# SET PROBLEM
Quote the lines of data below word for word, omitting the pictures.

(Lines of data)
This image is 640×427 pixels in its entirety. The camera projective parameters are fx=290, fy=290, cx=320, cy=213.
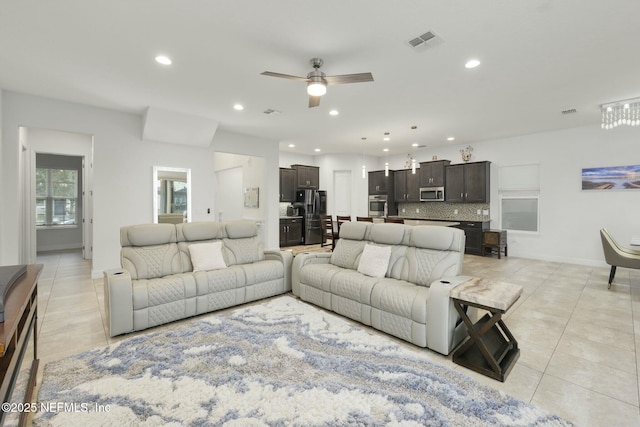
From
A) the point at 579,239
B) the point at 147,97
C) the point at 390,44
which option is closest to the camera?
the point at 390,44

# IN RESPONSE
This image is 640×427 pixels in its entirety. The camera projective parameters are fx=290, fy=290, cx=320, cy=213.
From
A) the point at 579,239
B) the point at 147,97
C) the point at 390,44
which option is closest to the camera?
the point at 390,44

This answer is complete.